La tesi di Gunkel è tuttavia molto più elaborata. Le IA generative potrebbero essere l’occasione per liberare il testo dal dover rappresentare il pensiero di chi lo ha scritto, liberando al contempo chi lo legge dalla necessità di cercare questo pensiero originario. Spostare il peso sul testo significa in realtà spostarlo su chi quel testo lo legge, favorendo il pensiero critico.

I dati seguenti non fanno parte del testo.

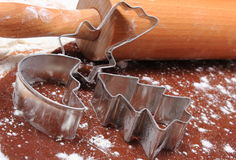 Cookie cutters and rolling pin on dough for gingerbread Royalty Free Stock Photography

E su questo punto Gunkel mi sembra l’intellettuale che, di fronte allo sfaldamento dell’Impero romano, gioisce perché così potremo liberarci dalle storture di quella società e fondarne una migliore – che per carità, il Medioevo non furono quei “secoli bui” descritti dalla propaganda rinascimentale, però almeno c’erano strade e acquedotti il che non era male.
Pessimisticamente, o realisticamente, più che l’avvento del lettore critico temo la diffusione del lettore acritico e sommerso da quantità ingestibili di “AI slop”, termine che potremmo tradurre con “brodaglia da IA”.

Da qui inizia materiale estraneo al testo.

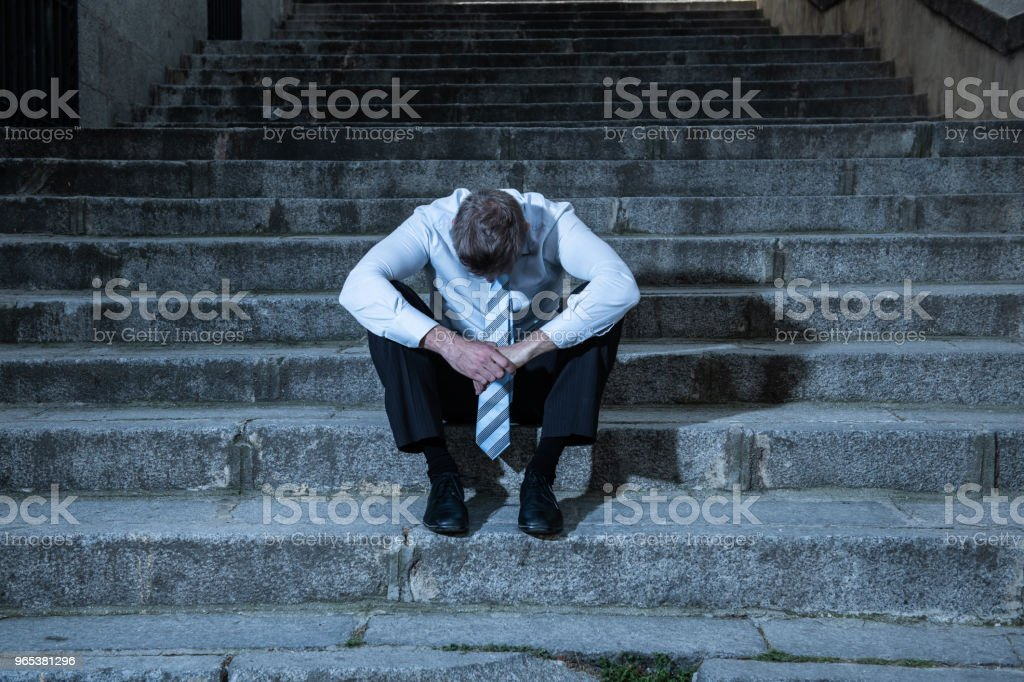 young business man crying abandoned lost in depression sitting on the street stairs suffering emotional pain, sadness in a mental health concept photo zbiór zdjęć royalty-free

C’è tuttavia un altro motivo per cui penso che ci serva ancora, un concetto relativamente forte di “autore”. A dire il vero sarebbero due, i motivi, visto che quel sistema del diritto d’autore nato nel Settecento garantisce – seppure in maniera decisamente imperfetta – degli introiti a chi scrive e non vedo alternative realistiche all’orizzonte, per mantenere vive certe professioni intellettuali.
Il vero punto è comunque un altro: la responsabilità. Può andare bene leggere un testo e non preoccuparmi dell’identità, e delle intenzioni, di chi lo ha scritto. Ma voglio che qualcuno si assuma la responsabilità – culturale e ideologica, lasciamo da parte eventuali questioni penali – di quel testo. Anche se lo ha scritto una intelligenza artificiale.
In poche parole
Sono giorni incasinati e le segnalazioni sono ahimè poche. Sempre in tema IA generative, il Washington Post ha un bel test3 sulla comprensione dei testi, interessante non solo per il risultato e l’analisi, ma per la conclusione: And for anything that’s actually important in your life, it’s definitely worth taking the time to read it yourself.

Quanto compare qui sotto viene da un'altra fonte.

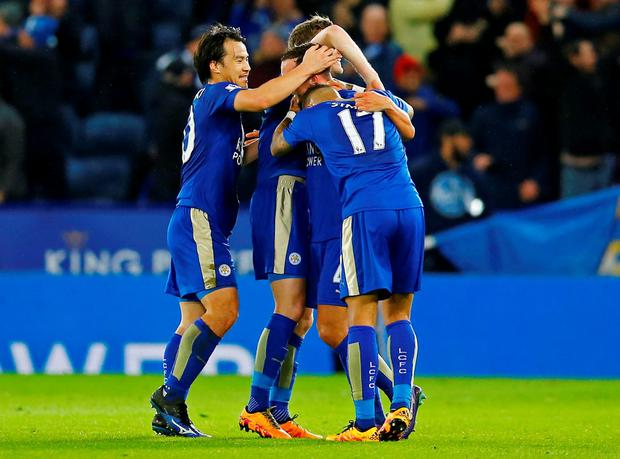 Danny Drinkwater celebrates with Shinji Okazaki, Danny Simpson and Andy King after scoring the first goal for Leicester City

Su The Atlantic, invece, Arthur C. Brooks spiega il concetto di “quiet ego”, una sorta di terza via tra altruismo ed egoismo che richiede – paradosso significativo – un intenso lavoro di auto-osservazione e auto-riflessione. Alla base vi sono quattro idee chiave: identità inclusiva (in pratica capire che io sono io, ma nel mio essere io sono anche le persone a me vicine), capacità di assumere prospettive altrui, orientamento alla crescita e consapevolezza distaccata.
In pochissime parole
Date le mie scarse conoscenze entomologiche non garantisco che fosse proprio un grillo.
Ci sarebbe anche un’altra obiezione, secondo me trascurata: ok, le IA generative conoscono i testi e non il mondo, ma buona parte del nostro mondo è costituito da testi e il resto è spesso conosciuto attraverso i testi.
Link accessibile: archive.is/uFber.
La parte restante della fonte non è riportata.